Every line holding the string "minutes" should be copied out of the listing.
** Source data follows **
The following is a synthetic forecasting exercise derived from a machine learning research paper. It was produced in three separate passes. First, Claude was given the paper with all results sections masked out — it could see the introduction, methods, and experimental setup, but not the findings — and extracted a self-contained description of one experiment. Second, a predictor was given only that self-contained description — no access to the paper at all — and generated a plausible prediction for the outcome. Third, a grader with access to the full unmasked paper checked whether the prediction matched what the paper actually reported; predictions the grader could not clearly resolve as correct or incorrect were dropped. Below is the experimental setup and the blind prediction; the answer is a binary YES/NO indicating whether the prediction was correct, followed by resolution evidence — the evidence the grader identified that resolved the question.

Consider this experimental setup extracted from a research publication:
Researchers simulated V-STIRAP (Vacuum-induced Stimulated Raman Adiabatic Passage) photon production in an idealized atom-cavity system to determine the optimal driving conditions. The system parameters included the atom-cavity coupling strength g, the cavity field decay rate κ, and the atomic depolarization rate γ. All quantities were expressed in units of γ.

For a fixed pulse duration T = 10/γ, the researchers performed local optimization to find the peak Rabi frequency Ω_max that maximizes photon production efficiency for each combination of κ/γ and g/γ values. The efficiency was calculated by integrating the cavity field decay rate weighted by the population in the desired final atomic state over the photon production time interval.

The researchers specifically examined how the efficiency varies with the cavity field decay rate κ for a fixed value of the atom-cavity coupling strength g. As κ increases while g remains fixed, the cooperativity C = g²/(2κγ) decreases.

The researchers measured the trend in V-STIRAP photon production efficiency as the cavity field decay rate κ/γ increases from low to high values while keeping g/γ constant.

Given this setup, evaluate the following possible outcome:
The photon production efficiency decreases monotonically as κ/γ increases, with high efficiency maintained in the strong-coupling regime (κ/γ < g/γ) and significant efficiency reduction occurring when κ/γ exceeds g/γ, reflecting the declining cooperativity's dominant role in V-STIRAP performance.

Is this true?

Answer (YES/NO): NO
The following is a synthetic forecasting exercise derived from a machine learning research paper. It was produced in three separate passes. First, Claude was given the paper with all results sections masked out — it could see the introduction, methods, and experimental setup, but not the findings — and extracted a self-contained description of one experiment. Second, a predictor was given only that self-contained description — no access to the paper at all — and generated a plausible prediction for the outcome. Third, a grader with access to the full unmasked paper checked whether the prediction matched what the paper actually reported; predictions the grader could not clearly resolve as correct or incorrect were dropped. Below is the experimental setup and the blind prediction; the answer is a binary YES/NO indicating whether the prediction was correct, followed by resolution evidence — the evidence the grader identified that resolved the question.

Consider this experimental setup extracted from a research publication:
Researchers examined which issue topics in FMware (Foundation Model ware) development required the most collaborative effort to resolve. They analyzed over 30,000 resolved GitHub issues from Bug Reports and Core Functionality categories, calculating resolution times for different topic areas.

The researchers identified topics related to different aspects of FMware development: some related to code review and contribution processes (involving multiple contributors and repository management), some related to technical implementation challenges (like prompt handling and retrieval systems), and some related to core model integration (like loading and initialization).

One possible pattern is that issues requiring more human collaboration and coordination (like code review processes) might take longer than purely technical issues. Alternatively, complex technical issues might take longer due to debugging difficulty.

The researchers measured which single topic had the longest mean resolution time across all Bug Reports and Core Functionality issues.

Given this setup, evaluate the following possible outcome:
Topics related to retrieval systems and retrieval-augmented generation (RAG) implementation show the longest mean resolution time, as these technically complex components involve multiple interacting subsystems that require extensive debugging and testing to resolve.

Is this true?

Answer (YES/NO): NO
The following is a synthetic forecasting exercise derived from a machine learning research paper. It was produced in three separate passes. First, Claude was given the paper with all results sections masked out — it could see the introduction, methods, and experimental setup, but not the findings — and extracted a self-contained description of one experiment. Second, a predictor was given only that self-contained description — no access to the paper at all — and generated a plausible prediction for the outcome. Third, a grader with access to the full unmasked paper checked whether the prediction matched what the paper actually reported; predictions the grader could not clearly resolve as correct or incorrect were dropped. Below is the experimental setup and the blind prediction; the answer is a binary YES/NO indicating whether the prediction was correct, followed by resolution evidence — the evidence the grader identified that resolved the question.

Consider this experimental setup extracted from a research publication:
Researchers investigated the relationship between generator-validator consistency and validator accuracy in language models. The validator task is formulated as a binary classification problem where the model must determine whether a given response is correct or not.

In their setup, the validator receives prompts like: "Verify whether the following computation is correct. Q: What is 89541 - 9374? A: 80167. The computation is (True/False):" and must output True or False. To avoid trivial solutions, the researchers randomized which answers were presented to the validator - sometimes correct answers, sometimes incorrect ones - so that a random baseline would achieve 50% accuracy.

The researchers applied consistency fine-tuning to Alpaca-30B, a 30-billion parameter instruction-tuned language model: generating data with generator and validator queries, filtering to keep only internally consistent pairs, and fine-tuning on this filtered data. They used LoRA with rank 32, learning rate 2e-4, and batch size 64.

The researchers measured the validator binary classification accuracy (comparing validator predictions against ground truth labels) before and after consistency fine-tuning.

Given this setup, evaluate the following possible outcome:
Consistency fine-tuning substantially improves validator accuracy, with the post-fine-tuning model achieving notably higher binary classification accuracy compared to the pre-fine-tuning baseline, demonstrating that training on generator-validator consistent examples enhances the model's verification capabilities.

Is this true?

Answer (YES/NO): YES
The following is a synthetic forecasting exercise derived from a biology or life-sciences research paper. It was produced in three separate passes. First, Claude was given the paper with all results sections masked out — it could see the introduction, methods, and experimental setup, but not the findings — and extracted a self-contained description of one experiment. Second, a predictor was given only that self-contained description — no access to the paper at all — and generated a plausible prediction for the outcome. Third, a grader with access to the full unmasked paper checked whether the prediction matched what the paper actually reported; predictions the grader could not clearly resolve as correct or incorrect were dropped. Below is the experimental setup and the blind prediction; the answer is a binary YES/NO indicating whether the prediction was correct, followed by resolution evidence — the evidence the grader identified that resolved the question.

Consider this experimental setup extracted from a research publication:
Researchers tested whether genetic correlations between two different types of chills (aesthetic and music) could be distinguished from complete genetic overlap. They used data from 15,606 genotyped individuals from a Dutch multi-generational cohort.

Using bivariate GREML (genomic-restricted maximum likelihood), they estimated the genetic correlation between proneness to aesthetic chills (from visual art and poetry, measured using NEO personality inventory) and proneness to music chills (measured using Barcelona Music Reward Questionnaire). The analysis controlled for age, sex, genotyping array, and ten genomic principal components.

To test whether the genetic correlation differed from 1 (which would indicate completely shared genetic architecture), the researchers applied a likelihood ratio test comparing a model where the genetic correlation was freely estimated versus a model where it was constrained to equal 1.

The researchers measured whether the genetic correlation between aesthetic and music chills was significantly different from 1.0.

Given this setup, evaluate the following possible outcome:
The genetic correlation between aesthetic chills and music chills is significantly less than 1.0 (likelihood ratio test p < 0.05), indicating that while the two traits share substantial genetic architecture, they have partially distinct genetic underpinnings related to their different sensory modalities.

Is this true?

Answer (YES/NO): YES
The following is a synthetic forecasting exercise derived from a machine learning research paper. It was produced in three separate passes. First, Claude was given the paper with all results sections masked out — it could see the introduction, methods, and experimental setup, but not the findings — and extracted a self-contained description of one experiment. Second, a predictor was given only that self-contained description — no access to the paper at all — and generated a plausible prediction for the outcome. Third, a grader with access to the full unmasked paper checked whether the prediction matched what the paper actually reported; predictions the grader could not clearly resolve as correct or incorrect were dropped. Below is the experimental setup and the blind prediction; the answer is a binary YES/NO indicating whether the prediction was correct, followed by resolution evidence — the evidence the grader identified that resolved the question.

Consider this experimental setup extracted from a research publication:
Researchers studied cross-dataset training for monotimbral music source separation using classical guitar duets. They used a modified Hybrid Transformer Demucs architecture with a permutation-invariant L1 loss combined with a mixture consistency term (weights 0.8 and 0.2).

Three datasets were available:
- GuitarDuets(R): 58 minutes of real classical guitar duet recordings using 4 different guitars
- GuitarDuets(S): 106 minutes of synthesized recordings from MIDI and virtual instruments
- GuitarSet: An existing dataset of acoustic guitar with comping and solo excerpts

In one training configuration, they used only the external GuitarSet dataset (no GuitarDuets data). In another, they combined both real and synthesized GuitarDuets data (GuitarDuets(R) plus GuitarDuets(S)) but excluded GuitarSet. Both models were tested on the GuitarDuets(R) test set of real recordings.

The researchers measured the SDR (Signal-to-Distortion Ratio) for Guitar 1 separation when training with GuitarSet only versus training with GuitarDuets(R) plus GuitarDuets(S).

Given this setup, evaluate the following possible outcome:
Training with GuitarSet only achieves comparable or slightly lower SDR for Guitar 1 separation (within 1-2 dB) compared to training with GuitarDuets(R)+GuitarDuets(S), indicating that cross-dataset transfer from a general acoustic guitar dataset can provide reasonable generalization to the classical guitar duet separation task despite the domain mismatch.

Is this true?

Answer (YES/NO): YES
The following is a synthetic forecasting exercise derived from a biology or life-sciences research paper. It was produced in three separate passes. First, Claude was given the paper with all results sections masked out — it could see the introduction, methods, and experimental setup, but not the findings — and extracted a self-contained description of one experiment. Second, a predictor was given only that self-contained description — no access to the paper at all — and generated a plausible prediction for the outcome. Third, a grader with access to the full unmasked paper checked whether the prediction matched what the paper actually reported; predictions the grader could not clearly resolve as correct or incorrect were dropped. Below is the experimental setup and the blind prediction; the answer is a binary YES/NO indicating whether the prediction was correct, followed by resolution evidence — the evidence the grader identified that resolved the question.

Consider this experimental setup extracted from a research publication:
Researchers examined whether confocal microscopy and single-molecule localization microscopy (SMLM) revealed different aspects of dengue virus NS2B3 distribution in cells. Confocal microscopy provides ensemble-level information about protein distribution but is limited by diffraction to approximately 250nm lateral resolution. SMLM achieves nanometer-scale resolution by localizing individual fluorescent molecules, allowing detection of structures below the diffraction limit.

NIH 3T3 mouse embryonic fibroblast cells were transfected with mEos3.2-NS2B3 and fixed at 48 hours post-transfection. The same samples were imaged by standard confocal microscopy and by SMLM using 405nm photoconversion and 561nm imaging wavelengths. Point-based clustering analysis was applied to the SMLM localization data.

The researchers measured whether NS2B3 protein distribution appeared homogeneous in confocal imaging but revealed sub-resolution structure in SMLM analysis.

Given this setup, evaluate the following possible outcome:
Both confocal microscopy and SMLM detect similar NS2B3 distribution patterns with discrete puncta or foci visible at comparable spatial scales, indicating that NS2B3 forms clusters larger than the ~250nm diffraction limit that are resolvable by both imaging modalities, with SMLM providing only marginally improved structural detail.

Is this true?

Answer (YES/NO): NO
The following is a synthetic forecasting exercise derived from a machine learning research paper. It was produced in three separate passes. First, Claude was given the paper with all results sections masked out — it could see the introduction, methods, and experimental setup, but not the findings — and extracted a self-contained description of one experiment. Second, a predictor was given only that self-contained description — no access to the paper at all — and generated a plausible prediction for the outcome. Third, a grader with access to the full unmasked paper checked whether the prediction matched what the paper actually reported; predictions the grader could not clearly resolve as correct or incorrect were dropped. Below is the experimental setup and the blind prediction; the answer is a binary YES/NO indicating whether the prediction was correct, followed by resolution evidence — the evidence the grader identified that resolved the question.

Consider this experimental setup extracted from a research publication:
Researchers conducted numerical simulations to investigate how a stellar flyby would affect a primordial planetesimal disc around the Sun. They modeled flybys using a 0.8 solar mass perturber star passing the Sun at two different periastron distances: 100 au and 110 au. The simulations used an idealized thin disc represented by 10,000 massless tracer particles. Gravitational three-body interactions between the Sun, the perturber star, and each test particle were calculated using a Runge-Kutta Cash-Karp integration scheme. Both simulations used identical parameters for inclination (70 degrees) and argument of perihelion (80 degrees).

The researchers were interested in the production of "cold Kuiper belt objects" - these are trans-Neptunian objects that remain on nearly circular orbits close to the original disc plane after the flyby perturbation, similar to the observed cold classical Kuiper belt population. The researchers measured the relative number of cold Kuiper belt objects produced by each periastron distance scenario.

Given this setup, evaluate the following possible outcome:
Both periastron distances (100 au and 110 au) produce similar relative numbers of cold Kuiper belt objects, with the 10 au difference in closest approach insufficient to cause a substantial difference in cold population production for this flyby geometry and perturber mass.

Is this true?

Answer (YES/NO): NO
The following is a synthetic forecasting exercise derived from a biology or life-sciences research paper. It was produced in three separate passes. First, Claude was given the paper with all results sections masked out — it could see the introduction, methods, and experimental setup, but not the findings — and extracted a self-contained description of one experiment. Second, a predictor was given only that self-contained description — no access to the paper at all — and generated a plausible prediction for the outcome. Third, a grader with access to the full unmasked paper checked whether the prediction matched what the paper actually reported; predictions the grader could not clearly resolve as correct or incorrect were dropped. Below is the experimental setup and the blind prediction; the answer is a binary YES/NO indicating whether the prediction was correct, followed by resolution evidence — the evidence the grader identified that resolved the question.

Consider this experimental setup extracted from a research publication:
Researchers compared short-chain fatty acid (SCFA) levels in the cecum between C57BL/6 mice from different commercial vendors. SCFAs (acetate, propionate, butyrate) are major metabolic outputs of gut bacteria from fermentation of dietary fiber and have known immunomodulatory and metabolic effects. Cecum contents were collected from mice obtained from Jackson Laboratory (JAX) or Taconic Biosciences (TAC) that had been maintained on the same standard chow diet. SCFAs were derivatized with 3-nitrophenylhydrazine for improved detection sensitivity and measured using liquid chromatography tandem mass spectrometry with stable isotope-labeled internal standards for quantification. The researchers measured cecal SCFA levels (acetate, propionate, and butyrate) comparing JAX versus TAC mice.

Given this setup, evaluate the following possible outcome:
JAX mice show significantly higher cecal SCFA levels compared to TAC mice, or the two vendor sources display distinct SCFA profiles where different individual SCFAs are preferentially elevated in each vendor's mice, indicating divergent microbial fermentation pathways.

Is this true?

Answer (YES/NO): NO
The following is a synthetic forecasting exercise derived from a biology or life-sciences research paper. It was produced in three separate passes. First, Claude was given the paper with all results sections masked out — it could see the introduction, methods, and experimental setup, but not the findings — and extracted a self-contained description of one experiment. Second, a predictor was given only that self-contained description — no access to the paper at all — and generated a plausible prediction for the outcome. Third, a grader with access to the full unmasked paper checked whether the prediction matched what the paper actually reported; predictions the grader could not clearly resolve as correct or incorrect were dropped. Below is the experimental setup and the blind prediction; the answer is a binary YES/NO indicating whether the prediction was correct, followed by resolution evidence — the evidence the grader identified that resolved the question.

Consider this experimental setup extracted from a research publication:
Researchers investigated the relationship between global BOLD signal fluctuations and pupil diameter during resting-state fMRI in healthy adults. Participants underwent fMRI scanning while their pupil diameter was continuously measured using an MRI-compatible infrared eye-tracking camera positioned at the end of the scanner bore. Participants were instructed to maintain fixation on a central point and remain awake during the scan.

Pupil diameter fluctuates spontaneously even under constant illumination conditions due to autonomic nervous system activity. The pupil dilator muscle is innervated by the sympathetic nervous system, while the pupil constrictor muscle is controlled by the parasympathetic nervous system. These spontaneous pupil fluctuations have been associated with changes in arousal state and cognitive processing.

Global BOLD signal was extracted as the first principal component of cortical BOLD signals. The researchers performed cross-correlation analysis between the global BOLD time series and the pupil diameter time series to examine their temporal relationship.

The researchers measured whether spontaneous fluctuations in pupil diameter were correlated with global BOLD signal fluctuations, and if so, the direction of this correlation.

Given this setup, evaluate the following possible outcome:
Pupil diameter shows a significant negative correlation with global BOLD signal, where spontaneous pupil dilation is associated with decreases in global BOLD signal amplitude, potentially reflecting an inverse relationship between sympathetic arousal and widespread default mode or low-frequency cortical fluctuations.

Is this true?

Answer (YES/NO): NO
** End of Source data **
- Answer space -
- GuitarDuets(R): 58 minutes of real classical guitar duet recordings using 4 different guitars
- GuitarDuets(S): 106 minutes of synthesized recordings from MIDI and virtual instruments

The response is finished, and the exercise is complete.